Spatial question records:
══════════

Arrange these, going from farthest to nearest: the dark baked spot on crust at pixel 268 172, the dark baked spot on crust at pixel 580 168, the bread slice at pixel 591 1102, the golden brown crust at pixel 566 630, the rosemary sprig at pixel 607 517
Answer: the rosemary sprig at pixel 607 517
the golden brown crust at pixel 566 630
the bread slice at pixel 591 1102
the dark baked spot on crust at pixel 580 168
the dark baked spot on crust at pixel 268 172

══════════

GOAL:
Rewrite the items above, switching "Arrange" to "Sort" and leaving everything else unchanged.

TASK RESULT:
Sort these, going from farthest to nearest: the dark baked spot on crust at pixel 268 172, the dark baked spot on crust at pixel 580 168, the bread slice at pixel 591 1102, the golden brown crust at pixel 566 630, the rosemary sprig at pixel 607 517
Answer: the rosemary sprig at pixel 607 517
the golden brown crust at pixel 566 630
the bread slice at pixel 591 1102
the dark baked spot on crust at pixel 580 168
the dark baked spot on crust at pixel 268 172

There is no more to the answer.